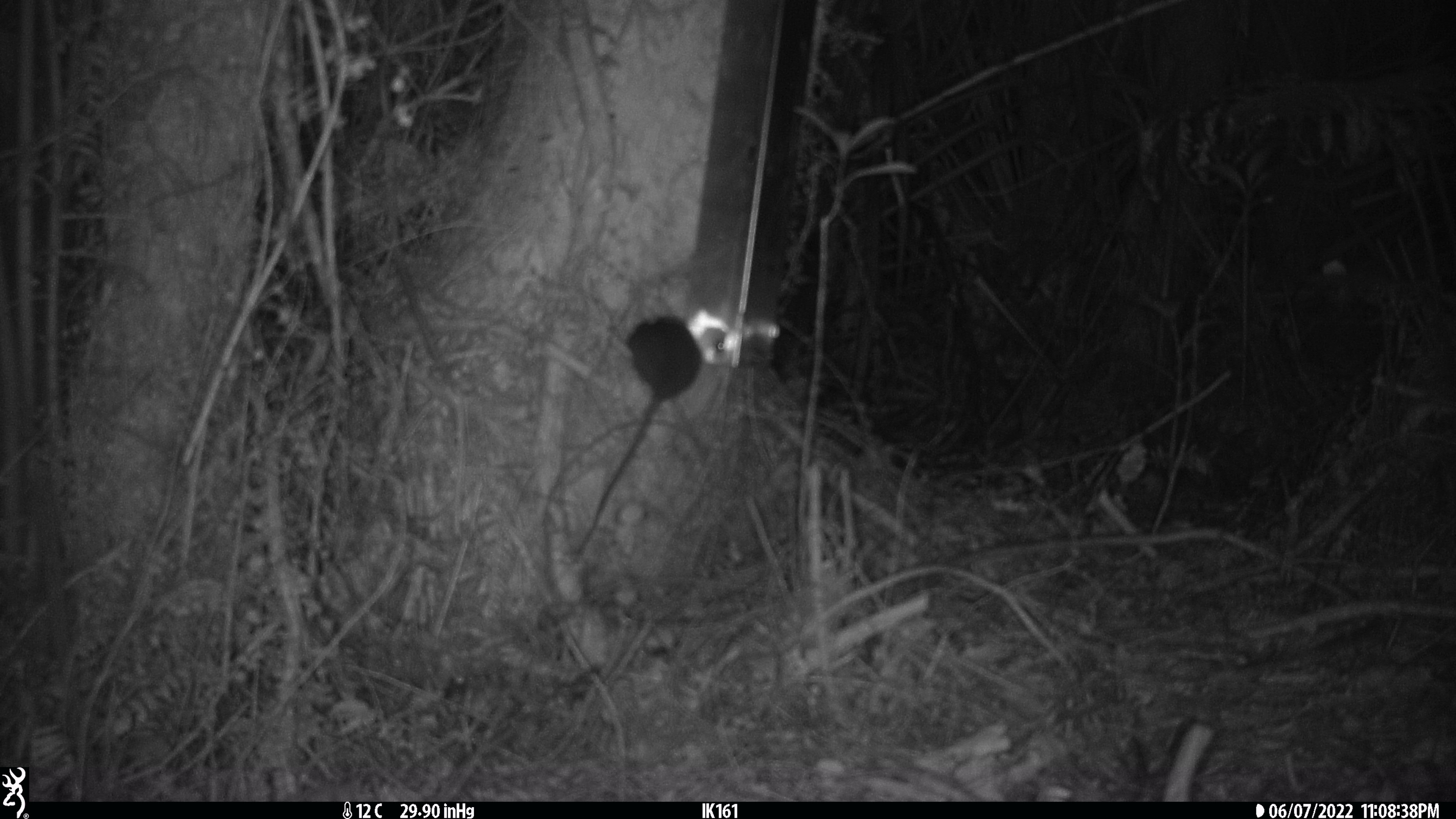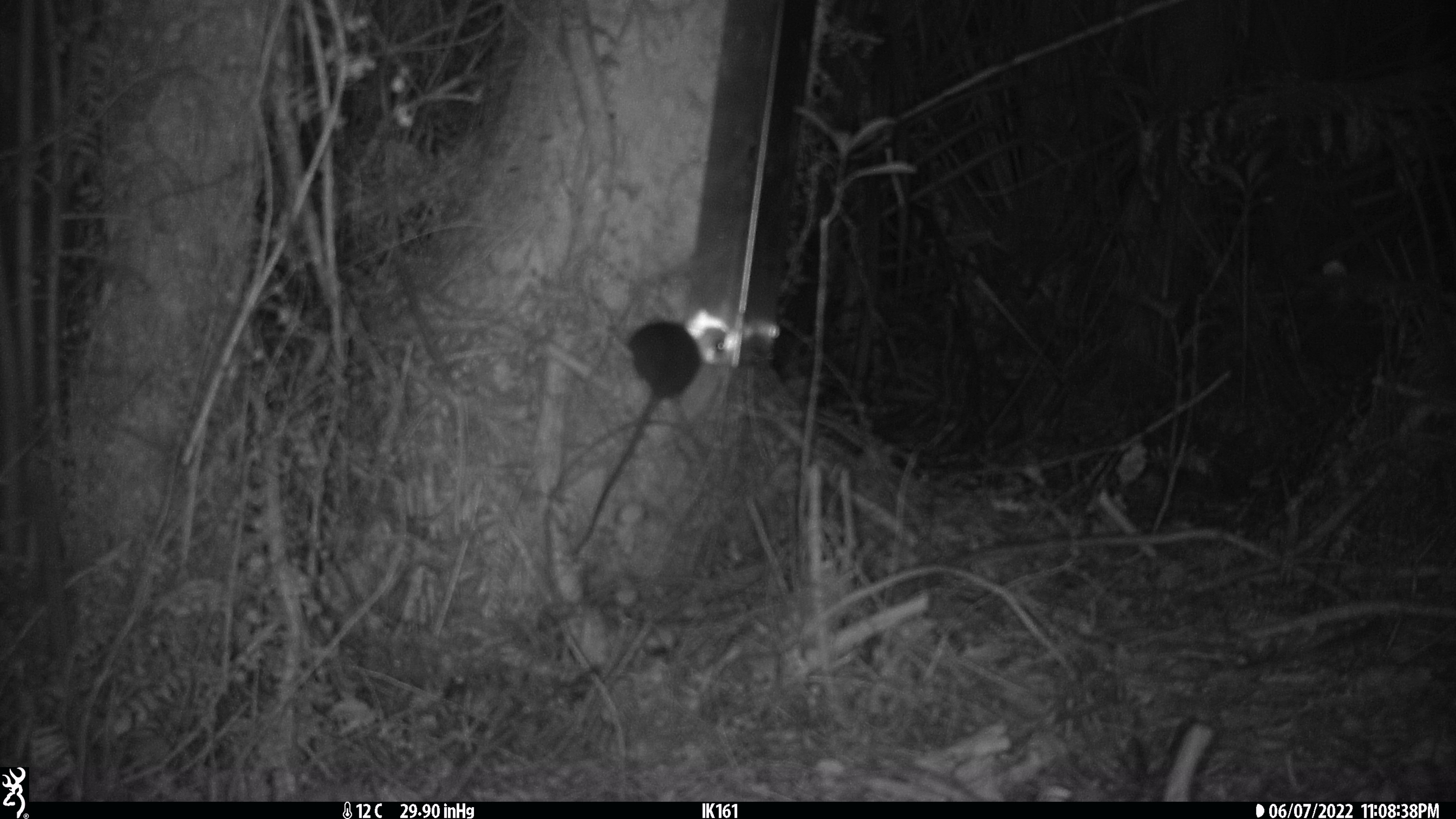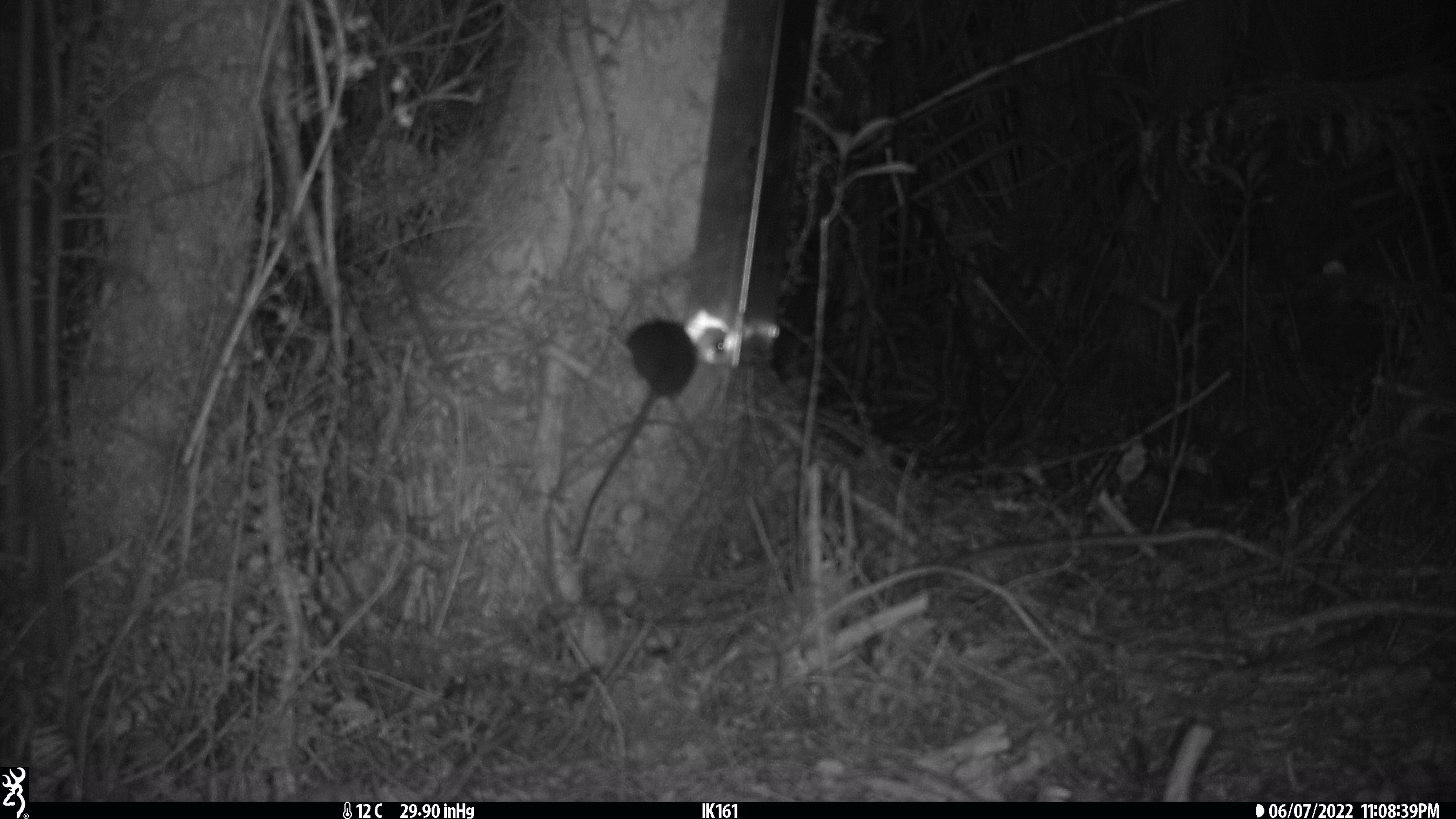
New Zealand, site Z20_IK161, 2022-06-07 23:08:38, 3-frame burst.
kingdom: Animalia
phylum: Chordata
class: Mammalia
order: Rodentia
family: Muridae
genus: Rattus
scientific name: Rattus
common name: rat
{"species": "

####################

(EXERCISE DETAILS) Reproduce, with no other lines, the one containing "family: Muridae" and all lines after it through the end of the data above.

(THE ANSWER)
family: Muridae
genus: Rattus
scientific name: Rattus
common name: rat
{"species": "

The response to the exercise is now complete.